Mentre leggevo il libro ed entravo sempre più nella storia, non mi sentivo un lettore ma uno "spettatore" che "guarda" ciò che accade all'interno di quella famiglia, di quella casa. Una presenza discreta. Una volta terminato il libro però ti rendi conto che le pagine sono terminate ma la storia delle quattro donne no, allora non ti resta altro che "interrompere l'osservazione", chiudere il libro e lasciare che la storia de "l'arminuta" vada avanti su pagine della storia non ancora scritte… Buona lettura e complimenti all'autrice.

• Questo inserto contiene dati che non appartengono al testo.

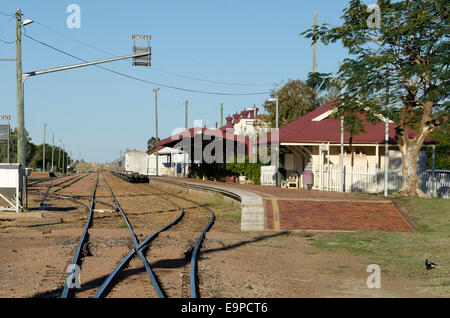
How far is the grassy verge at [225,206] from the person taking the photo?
20766 millimetres

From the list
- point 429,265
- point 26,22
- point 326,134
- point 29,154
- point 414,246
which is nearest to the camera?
point 429,265

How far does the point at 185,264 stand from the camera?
1034cm

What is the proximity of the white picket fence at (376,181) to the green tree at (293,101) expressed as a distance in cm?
3307

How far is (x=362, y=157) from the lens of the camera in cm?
3288

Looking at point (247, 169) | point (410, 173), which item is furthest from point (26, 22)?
point (247, 169)

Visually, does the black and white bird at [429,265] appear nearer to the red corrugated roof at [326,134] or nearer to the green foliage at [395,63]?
the green foliage at [395,63]

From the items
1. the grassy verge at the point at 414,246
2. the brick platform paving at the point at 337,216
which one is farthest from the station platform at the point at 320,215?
the grassy verge at the point at 414,246

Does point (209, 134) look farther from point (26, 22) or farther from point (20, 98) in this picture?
point (26, 22)

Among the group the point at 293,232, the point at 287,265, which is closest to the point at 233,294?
the point at 287,265

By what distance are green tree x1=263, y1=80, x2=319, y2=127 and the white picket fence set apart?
3307cm

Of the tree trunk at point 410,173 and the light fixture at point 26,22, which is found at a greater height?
the light fixture at point 26,22

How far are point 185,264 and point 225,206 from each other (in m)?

L'ARMINUTA (Einaudi) - «Ero l'Arminuta, la ritornata. Parlavo un'altra lingua e non sapevo piú a chi appartenere. La parola mamma si era annidata nella mia gola come un rospo. Oggi davvero ignoro che luogo sia una madre. Mi manca come può mancare la salute, un riparo, una certezza». – Ma la tua mamma qual è? – mi ha domandato scoraggiata. – Ne ho due. Una è tua madre. Ci sono romanzi che toccano corde cosí profonde, originarie, che sembrano chiamarci per nome. È quello che accade con L'Arminuta fin dalla prima pagina, quando la protagonista, con una valigia in mano e una sacca di scarpe nell'altra, suona a una porta sconosciuta. Ad aprirle, sua sorella Adriana, gli occhi stropicciati, le trecce sfatte: non si sono mai viste prima. Inizia cosí questa storia dirompente e ammaliatrice: con una ragazzina che da un giorno all'altro perde tutto – una casa confortevole, le amiche piú care, l'affetto incondizionato dei genitori. O meglio, di quelli che credeva i suoi genitori. Per «l'Arminuta» (la ritornata), come la chiamano i compagni, comincia una nuova e diversissima vita. La casa è piccola, buia, ci sono fratelli dappertutto e poco cibo sul tavolo. Ma c'è Adriana, che condivide il letto con lei. E c'è Vincenzo, che la guarda come fosse già una donna. E in quello sguardo irrequieto, smaliziato, lei può forse perdersi per cominciare a ritrovarsi. L'accettazione di un doppio abbandono è possibile solo tornando alla fonte a se stessi. Donatella Di Pietrantonio conosce le parole per dirlo, e affronta il tema della maternità, della responsabilità e della cura, da una prospettiva originale e con una rara intensità espressiva. Le basta dare ascolto alla sua terra, a quell'Abruzzo poco conosciuto, ruvido e aspro, che improvvisamente si accende col riflesso del mare.
Donatella Di Pietrantonio vive a Penne, in Abruzzo, dove esercita la professione di dentista pediatrico. Ha esordito con il romanzo Mia madre è un fiume (Elliot 2011, Premio Tropea). Con Bella mia (Elliot 2014) ha partecipato al Premio Strega. Per Einaudi ha pubblicato L'Arminuta (2017).